Now whenever you hear yourself saying "default beep", you can
know that what you just did most likely caused it.
Usually it's used as an acknowledgement sound to indicate that an
operation you asked for was accomplished.

I've done something similar with many of the system sounds. I
won't bore you with a long story, but it can be pretty useful in a
lot of different situations.

HTH,

Twayne`
 
R

Robin Bailey

Hi Terry.

The guilty party in this case is Sounds and Audio Devices. I don't know any
program that sets their own Default Beep. If you are unhappy with it set it
to nothing.

If you have the category view, it's Control Panel > Sounds, Speech and Audio
Devices > "Change the sound scheme" and click Default Beep, and in the
Sounds: menu choose None. If it's the classic view (just icons) go to
Control Panel, double click Sounds and Audio Devices, go to the Sounds tab,
click Default Beep, and in the Sounds: menu choose None.

Its default setting in Windows XP is "Windows XP Ding".
 
T

Tim Meddick

For God's sake Robin, this thread was last posted to over two months ago now?

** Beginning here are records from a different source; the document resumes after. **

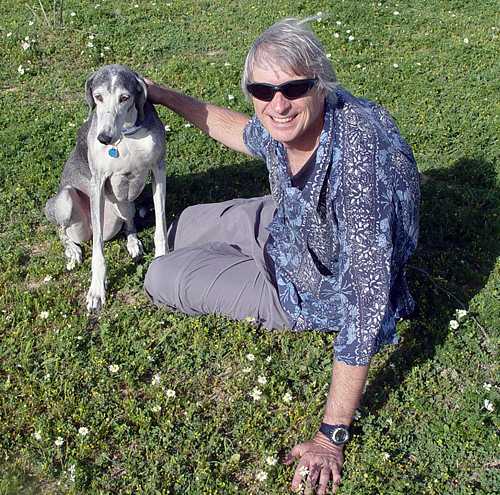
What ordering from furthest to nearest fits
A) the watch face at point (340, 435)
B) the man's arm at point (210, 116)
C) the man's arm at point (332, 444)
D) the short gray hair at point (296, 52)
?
the man's arm at point (210, 116) < the watch face at point (340, 435) < the man's arm at point (332, 444) < the short gray hair at point (296, 52)

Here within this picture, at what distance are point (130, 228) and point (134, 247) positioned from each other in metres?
0.20

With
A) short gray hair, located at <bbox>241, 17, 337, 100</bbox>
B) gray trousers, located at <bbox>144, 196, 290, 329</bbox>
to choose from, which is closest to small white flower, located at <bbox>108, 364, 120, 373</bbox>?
gray trousers, located at <bbox>144, 196, 290, 329</bbox>

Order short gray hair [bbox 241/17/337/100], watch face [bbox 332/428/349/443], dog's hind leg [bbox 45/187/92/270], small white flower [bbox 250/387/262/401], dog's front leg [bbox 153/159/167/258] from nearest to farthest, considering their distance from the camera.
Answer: short gray hair [bbox 241/17/337/100] → watch face [bbox 332/428/349/443] → small white flower [bbox 250/387/262/401] → dog's front leg [bbox 153/159/167/258] → dog's hind leg [bbox 45/187/92/270]

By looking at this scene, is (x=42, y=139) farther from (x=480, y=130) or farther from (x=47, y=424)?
(x=480, y=130)

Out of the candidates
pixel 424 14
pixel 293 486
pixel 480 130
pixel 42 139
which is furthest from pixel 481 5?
pixel 293 486

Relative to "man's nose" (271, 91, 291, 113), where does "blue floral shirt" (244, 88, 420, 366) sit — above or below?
below

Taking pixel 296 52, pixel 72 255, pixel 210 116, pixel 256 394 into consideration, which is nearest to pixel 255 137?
pixel 210 116

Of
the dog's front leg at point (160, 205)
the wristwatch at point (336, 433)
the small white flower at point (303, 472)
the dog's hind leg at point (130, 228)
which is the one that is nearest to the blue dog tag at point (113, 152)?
the dog's front leg at point (160, 205)

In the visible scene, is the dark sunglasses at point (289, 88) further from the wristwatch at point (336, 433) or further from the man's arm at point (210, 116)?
the wristwatch at point (336, 433)

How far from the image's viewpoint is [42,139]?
714 centimetres

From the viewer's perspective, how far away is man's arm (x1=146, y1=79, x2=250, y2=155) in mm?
4992

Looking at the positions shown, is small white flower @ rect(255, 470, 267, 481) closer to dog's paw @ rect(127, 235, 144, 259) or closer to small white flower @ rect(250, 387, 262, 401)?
small white flower @ rect(250, 387, 262, 401)

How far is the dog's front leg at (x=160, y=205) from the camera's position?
17.1ft

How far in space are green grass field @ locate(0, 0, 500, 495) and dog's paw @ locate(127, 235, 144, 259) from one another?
8cm
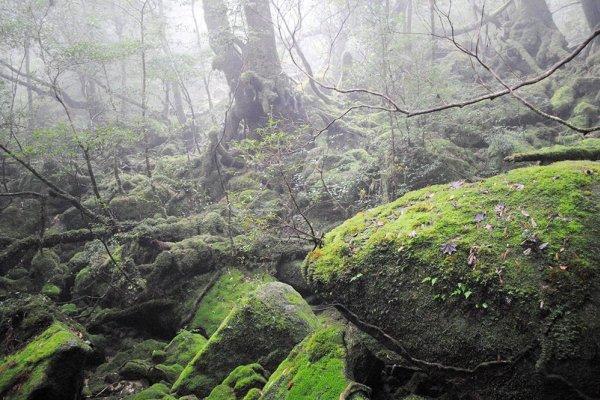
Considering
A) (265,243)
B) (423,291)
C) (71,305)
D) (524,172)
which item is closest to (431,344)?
(423,291)

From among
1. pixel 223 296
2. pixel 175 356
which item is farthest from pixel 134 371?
pixel 223 296

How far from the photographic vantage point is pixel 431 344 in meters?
3.57

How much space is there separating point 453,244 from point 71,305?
→ 8525 millimetres

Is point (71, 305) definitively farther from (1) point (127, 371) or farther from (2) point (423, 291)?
(2) point (423, 291)

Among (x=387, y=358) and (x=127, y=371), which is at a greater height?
(x=387, y=358)

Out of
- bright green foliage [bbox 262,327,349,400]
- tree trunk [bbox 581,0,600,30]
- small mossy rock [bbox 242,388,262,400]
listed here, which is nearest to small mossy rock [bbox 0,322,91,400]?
small mossy rock [bbox 242,388,262,400]

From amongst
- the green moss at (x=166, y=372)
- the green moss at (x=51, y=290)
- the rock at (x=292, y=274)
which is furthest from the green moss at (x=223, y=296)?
the green moss at (x=51, y=290)

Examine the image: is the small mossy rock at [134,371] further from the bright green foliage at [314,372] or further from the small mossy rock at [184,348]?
the bright green foliage at [314,372]

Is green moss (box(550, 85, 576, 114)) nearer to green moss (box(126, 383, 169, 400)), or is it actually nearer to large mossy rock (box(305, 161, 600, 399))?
large mossy rock (box(305, 161, 600, 399))

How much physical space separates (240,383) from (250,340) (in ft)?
2.70

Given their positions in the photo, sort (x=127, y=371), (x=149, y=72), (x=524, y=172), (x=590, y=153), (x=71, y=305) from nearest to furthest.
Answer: (x=524, y=172) < (x=590, y=153) < (x=127, y=371) < (x=71, y=305) < (x=149, y=72)

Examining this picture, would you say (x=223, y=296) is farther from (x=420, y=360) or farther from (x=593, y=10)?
(x=593, y=10)

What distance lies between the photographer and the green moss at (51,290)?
8805 mm

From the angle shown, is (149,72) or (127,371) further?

Anyway, the problem (if you actually read it properly) wasn't that the default "ding"
["Windows XP Ding.wav"] was not heard, but that it was heard too many times in the
opinion of the OP

Unless you have some drastic new pertinent information to contribute - the accepted
protocol is not to post to anything more than 48hrs old!

==

Cheers, Tim Meddick, Peckham, London. :)
 
R

Robin Bailey

Oh, so it's sneer time, is it? GNN!
Tim Meddick said:
For God's sake Robin, this thread was last posted to over two months ago
now?

Anyway, the problem (if you actually read it properly) wasn't that the
default "ding" ["Windows XP Ding.wav"] was not heard, but that it was
heard too many times in the opinion of the OP

Unless you have some drastic new pertinent information to contribute - the
accepted protocol is not to post to anything more than 48hrs old!

==

Cheers, Tim Meddick, Peckham, London. :)




Robin Bailey said:
Hi Terry.

The guilty party in this case is Sounds and Audio Devices. I don't know
any program that sets their own Default Beep. If you are unhappy with it
set it to nothing.

If you have the category view, it's Control Panel > Sounds, Speech and
Audio Devices > "Change the sound scheme" and click Default Beep, and in
the Sounds: menu choose None. If it's the classic view (just icons) go to
Control Panel, double click Sounds and Audio Devices, go to the Sounds
tab, click Default Beep, and in the Sounds: menu choose None.

Its default setting in Windows XP is "Windows XP Ding".